Introducing the Weather Browser
July 29, 2014
Just as I was getting ready for a long period of recovery from a knee injury, with some weeks of immobility and quite some time on my hands, climate data company Weather Analytics announced their visualization contest Climate Crush.
I decided to participate and, in the process, learn some more things about number crunching and interactive visualization.
The Challenge
The mission for the contest was simple: visualize some weather data.
Come up with something cool - a widget, a dynamic visualization, an infographic, ANYTHING, and you could walk away with $5,000 and the envy of all meteorologists and data scientists the world over.
Provided were 3 datasets. I went for the Global Comparison set: 5 years of weather data for 2 cities, Singapore and Cairo.
Initial steps
I wanted to have a good understanding of the data first. This was the perfect occasion to finally get a grip on R, an open source statistics software with basic visualization capabilities. I installed the excellent R Studio, loaded the data and dove into some tutorials.
After I had a basic understanding of the data, I started thinking about ways to visualize the data. My initial idea was to go for some classical line charts, histograms and density plots spanning the whole 2009-2013 period of the data to show the different climates of the two cities. But after reviewing some visualizations for some inspiration, especially the really superb weather-radials.com, I decided to go for daily data, visualized with circular diagrams to show cyclicality.
Weather Radials.
After a little sketching and some calculations, I had a good idea of the final product I wanted: a navigator showing 3 circular diagrams with visual information about temperature, precipitation, wind direction and speed and cloud cover for any selected date.

## [Stored items]
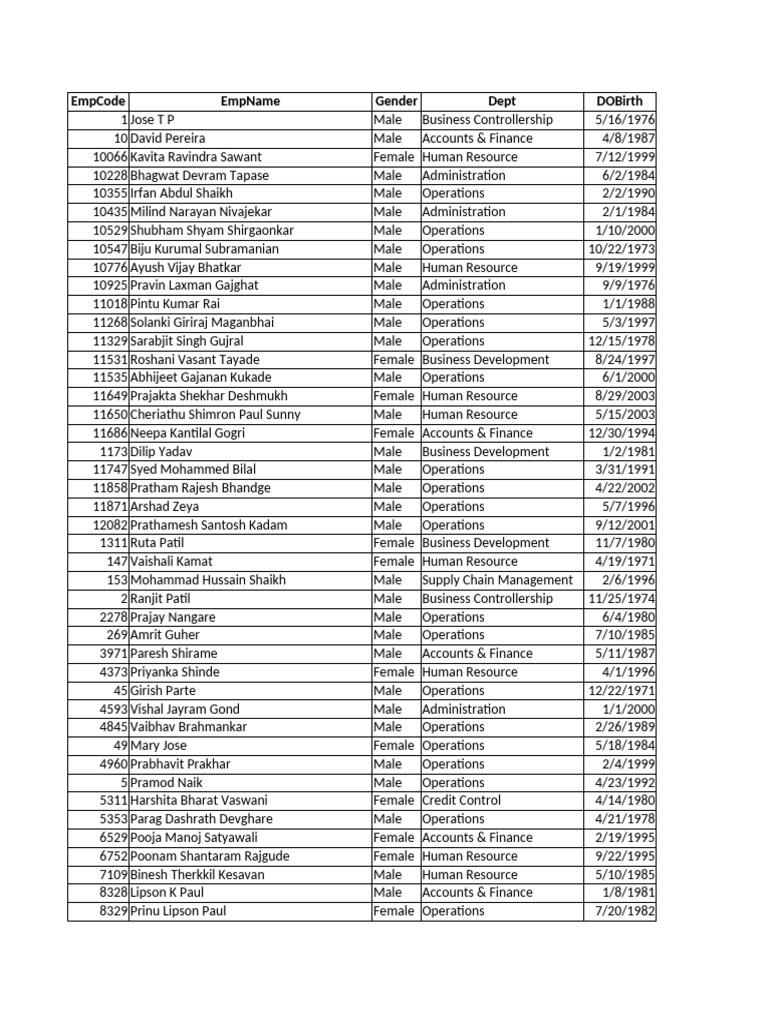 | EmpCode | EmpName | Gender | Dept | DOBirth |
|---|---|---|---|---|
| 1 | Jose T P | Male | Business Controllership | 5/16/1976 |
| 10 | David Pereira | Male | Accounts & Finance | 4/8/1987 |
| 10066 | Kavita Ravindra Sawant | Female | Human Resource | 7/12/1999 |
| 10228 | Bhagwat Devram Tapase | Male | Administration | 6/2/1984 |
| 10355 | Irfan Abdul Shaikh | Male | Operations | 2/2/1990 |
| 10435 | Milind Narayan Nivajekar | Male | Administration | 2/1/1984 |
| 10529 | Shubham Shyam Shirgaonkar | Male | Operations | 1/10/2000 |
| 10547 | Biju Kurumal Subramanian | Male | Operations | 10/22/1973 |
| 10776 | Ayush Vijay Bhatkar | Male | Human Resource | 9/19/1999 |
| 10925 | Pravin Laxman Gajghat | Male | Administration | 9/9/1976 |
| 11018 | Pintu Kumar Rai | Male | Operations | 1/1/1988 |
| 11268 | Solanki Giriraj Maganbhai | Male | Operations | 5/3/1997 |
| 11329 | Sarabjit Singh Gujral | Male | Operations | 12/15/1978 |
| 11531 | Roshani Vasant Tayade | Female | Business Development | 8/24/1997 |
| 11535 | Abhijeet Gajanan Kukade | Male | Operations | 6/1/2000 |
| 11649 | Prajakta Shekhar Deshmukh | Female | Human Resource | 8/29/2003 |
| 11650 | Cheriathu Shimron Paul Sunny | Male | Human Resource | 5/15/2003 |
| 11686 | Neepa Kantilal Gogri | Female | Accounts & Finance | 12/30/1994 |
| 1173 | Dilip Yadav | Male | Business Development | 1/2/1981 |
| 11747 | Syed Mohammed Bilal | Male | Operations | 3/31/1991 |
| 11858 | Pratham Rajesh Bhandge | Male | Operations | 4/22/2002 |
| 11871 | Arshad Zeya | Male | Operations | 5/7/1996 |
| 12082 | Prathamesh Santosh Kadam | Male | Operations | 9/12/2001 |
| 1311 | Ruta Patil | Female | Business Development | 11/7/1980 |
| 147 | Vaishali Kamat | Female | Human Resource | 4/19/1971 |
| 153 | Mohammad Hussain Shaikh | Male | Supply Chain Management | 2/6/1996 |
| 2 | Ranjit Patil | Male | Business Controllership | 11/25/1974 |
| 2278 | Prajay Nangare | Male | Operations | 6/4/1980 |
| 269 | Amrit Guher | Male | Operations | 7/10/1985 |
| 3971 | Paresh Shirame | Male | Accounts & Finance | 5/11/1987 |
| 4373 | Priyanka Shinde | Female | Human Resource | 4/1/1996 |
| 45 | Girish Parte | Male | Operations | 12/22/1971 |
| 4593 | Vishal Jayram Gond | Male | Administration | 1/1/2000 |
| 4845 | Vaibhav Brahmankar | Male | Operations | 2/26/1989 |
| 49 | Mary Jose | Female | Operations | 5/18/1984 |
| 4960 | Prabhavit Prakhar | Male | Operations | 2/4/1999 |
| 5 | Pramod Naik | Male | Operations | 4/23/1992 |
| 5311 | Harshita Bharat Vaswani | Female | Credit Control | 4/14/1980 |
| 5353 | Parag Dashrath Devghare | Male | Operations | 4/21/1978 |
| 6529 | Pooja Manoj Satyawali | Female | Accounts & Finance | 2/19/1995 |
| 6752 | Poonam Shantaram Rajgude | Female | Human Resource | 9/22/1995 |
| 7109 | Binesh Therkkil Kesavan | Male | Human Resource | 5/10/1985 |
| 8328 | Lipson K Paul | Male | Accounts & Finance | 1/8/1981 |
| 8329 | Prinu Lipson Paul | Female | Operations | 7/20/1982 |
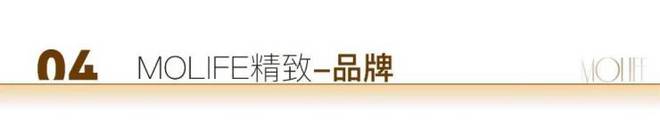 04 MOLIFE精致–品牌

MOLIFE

## [REQUIREMENT]
Please reproduce the Weather Browser post word for word, from its title through the final sentence. The entries are not required for this.

## [ANSWER]
Introducing the Weather Browser
July 29, 2014
Just as I was getting ready for a long period of recovery from a knee injury, with some weeks of immobility and quite some time on my hands, climate data company Weather Analytics announced their visualization contest Climate Crush.
I decided to participate and, in the process, learn some more things about number crunching and interactive visualization.
The Challenge
The mission for the contest was simple: visualize some weather data.
Come up with something cool - a widget, a dynamic visualization, an infographic, ANYTHING, and you could walk away with $5,000 and the envy of all meteorologists and data scientists the world over.
Provided were 3 datasets. I went for the Global Comparison set: 5 years of weather data for 2 cities, Singapore and Cairo.
Initial steps
I wanted to have a good understanding of the data first. This was the perfect occasion to finally get a grip on R, an open source statistics software with basic visualization capabilities. I installed the excellent R Studio, loaded the data and dove into some tutorials.
After I had a basic understanding of the data, I started thinking about ways to visualize the data. My initial idea was to go for some classical line charts, histograms and density plots spanning the whole 2009-2013 period of the data to show the different climates of the two cities. But after reviewing some visualizations for some inspiration, especially the really superb weather-radials.com, I decided to go for daily data, visualized with circular diagrams to show cyclicality.
Weather Radials.
After a little sketching and some calculations, I had a good idea of the final product I wanted: a navigator showing 3 circular diagrams with visual information about temperature, precipitation, wind direction and speed and cloud cover for any selected date.